Material to process
···
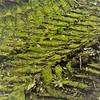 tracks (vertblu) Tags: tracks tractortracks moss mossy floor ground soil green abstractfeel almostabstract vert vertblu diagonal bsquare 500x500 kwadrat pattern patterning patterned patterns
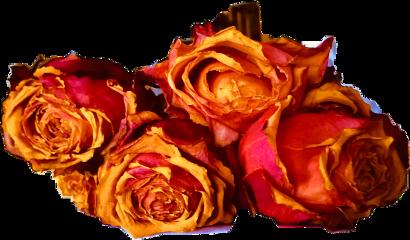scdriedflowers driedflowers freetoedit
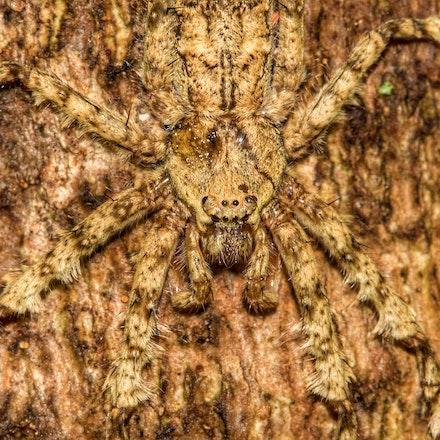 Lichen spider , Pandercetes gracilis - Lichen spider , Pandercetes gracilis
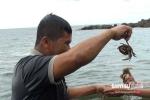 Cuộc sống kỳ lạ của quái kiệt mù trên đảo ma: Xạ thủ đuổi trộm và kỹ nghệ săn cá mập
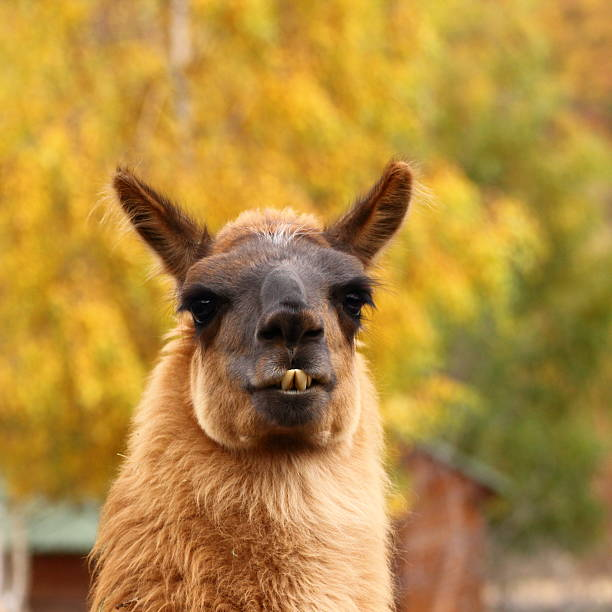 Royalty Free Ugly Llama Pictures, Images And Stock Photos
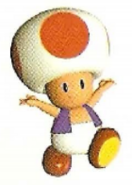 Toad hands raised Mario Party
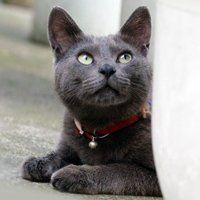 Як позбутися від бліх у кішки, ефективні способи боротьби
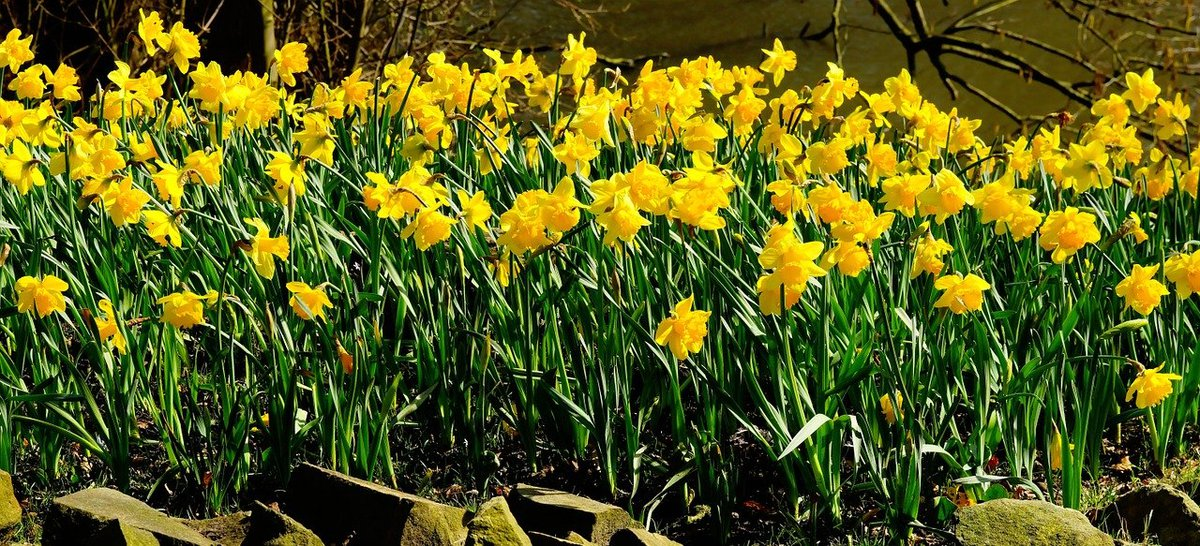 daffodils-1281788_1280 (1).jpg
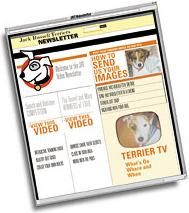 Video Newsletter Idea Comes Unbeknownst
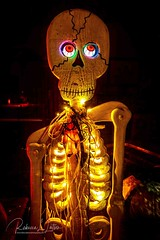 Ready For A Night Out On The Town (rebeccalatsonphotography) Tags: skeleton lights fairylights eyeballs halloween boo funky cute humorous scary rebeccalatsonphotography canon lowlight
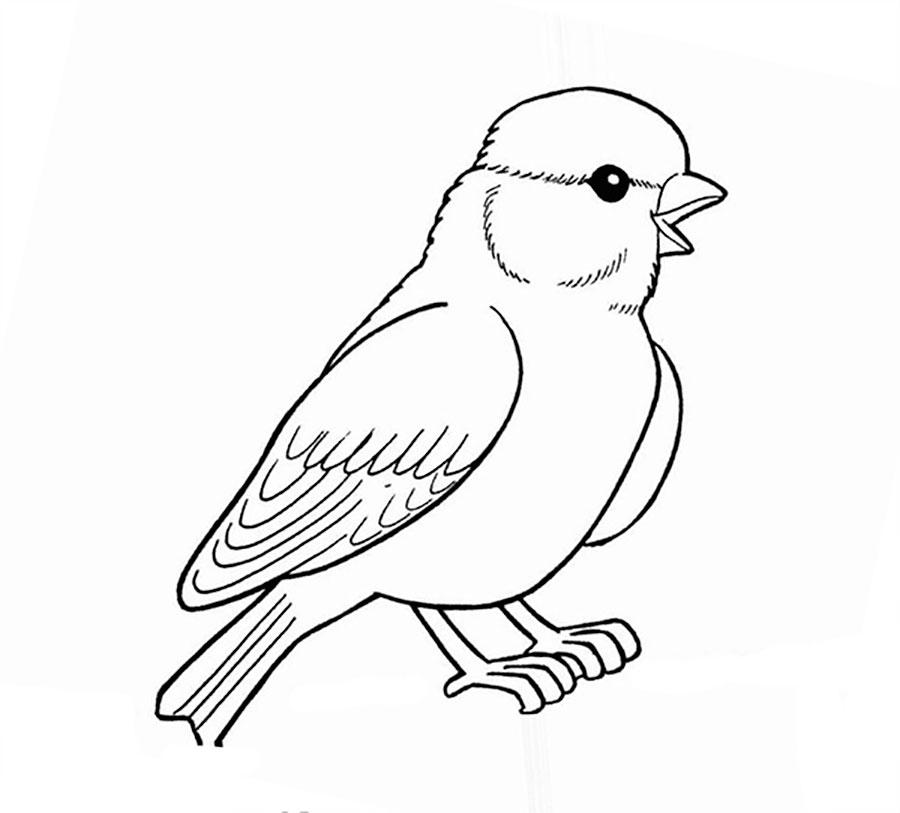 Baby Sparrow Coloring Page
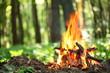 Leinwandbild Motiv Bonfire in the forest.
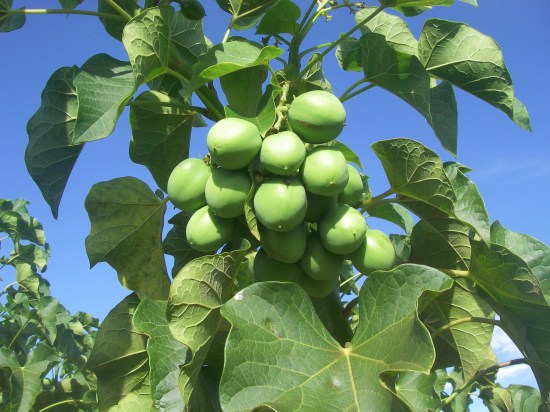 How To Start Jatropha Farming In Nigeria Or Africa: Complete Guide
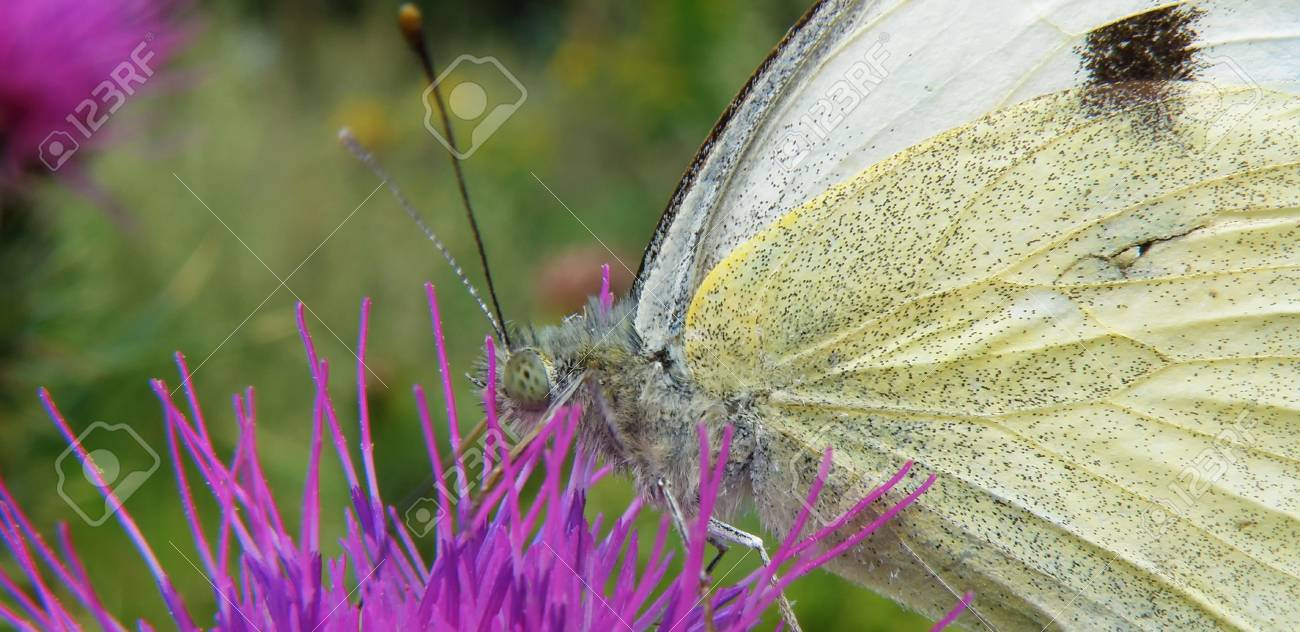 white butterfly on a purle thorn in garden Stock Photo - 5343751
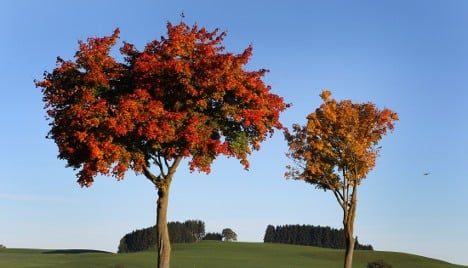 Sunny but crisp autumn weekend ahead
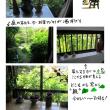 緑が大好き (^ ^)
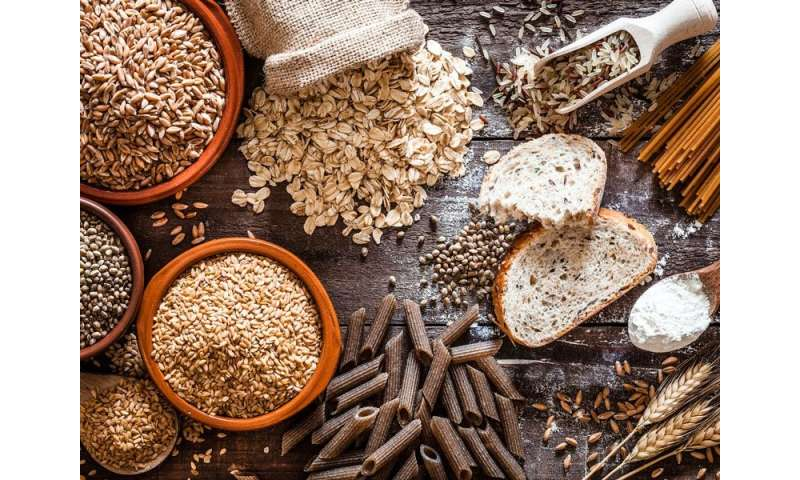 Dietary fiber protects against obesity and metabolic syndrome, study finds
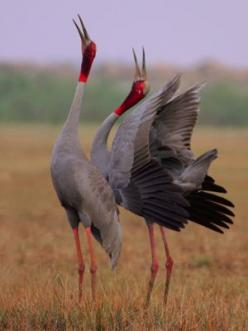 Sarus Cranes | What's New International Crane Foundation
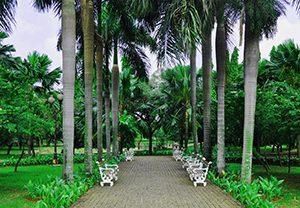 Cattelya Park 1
···
Activity
The answer must be the part of the records that opens with the line containing "daffodils-1281788_1280 (1).jpg" and closes with the line containing "How To Start", reproduced exactly, with no pictures.

Response for this exercise
 daffodils-1281788_1280 (1).jpg
 Video Newsletter Idea Comes Unbeknownst
 Ready For A Night Out On The Town (rebeccalatsonphotography) Tags: skeleton lights fairylights eyeballs halloween boo funky cute humorous scary rebeccalatsonphotography canon lowlight
 Baby Sparrow Coloring Page
 Leinwandbild Motiv Bonfire in the forest.
 How To Start Jatropha Farming In Nigeria Or Africa: Complete Guide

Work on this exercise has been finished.